*Data provided:*
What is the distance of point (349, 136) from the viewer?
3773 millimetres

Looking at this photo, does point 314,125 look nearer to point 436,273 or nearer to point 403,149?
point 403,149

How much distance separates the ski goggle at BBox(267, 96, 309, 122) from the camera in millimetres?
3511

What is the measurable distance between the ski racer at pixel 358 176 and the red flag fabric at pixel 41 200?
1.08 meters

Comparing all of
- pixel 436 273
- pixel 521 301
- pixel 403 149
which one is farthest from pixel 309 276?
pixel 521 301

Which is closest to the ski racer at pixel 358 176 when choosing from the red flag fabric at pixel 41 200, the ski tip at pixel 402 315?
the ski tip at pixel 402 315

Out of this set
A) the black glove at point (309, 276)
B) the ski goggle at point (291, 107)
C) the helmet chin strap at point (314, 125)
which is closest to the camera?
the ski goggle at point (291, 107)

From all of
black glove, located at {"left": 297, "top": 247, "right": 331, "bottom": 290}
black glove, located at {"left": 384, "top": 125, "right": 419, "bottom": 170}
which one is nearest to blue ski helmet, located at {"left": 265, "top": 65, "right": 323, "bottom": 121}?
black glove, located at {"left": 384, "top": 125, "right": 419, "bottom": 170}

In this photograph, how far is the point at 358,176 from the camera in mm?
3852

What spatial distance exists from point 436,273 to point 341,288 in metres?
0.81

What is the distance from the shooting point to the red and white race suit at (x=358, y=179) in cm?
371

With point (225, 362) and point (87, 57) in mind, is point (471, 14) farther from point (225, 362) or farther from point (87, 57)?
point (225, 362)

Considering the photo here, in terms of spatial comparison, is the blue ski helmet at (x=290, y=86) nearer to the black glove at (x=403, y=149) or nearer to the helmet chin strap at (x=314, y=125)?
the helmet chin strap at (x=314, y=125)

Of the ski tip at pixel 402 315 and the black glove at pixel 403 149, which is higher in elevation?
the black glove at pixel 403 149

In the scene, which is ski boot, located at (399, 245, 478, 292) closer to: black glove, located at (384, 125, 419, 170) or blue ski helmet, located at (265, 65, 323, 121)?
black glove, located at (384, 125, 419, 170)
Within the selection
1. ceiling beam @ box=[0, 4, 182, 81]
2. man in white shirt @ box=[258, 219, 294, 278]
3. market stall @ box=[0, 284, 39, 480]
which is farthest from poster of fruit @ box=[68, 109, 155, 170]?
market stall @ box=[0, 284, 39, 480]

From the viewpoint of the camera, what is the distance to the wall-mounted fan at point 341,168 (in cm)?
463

*Directions:*
Put each line of the rows above into a JSON list of strings, one string per line, with blank lines left out.

*Task response:*
[
  "What is the distance of point (349, 136) from the viewer?",
  "3773 millimetres",
  "Looking at this photo, does point 314,125 look nearer to point 436,273 or nearer to point 403,149?",
  "point 403,149",
  "How much distance separates the ski goggle at BBox(267, 96, 309, 122) from the camera in millimetres?",
  "3511",
  "What is the measurable distance between the ski racer at pixel 358 176 and the red flag fabric at pixel 41 200?",
  "1.08 meters",
  "Comparing all of",
  "- pixel 436 273",
  "- pixel 521 301",
  "- pixel 403 149",
  "which one is farthest from pixel 309 276?",
  "pixel 521 301",
  "Which is closest to the ski racer at pixel 358 176 when choosing from the red flag fabric at pixel 41 200, the ski tip at pixel 402 315?",
  "the ski tip at pixel 402 315",
  "Out of this set",
  "A) the black glove at point (309, 276)",
  "B) the ski goggle at point (291, 107)",
  "C) the helmet chin strap at point (314, 125)",
  "which is closest to the camera?",
  "the ski goggle at point (291, 107)",
  "From all of",
  "black glove, located at {\"left\": 297, \"top\": 247, \"right\": 331, \"bottom\": 290}",
  "black glove, located at {\"left\": 384, \"top\": 125, \"right\": 419, \"bottom\": 170}",
  "which one is nearest to blue ski helmet, located at {\"left\": 265, \"top\": 65, \"right\": 323, \"bottom\": 121}?",
  "black glove, located at {\"left\": 384, \"top\": 125, \"right\": 419, \"bottom\": 170}",
  "In this photograph, how far is the point at 358,176 from the camera in mm?",
  "3852",
  "What spatial distance exists from point 436,273 to point 341,288 in metres?",
  "0.81",
  "What is the distance from the shooting point to the red and white race suit at (x=358, y=179) in cm?",
  "371",
  "With point (225, 362) and point (87, 57) in mind, is point (471, 14) farther from point (225, 362) or farther from point (87, 57)?",
  "point (225, 362)",
  "Considering the photo here, in terms of spatial comparison, is the blue ski helmet at (x=290, y=86) nearer to the black glove at (x=403, y=149) or nearer to the helmet chin strap at (x=314, y=125)?",
  "the helmet chin strap at (x=314, y=125)",
  "Of the ski tip at pixel 402 315 and the black glove at pixel 403 149, which is higher in elevation?",
  "the black glove at pixel 403 149",
  "In the scene, which is ski boot, located at (399, 245, 478, 292) closer to: black glove, located at (384, 125, 419, 170) or blue ski helmet, located at (265, 65, 323, 121)?",
  "black glove, located at (384, 125, 419, 170)",
  "Within the selection",
  "1. ceiling beam @ box=[0, 4, 182, 81]",
  "2. man in white shirt @ box=[258, 219, 294, 278]",
  "3. market stall @ box=[0, 284, 39, 480]",
  "which is farthest from poster of fruit @ box=[68, 109, 155, 170]?",
  "market stall @ box=[0, 284, 39, 480]",
  "From the viewpoint of the camera, what is the distance to the wall-mounted fan at point 341,168 (in cm)?",
  "463"
]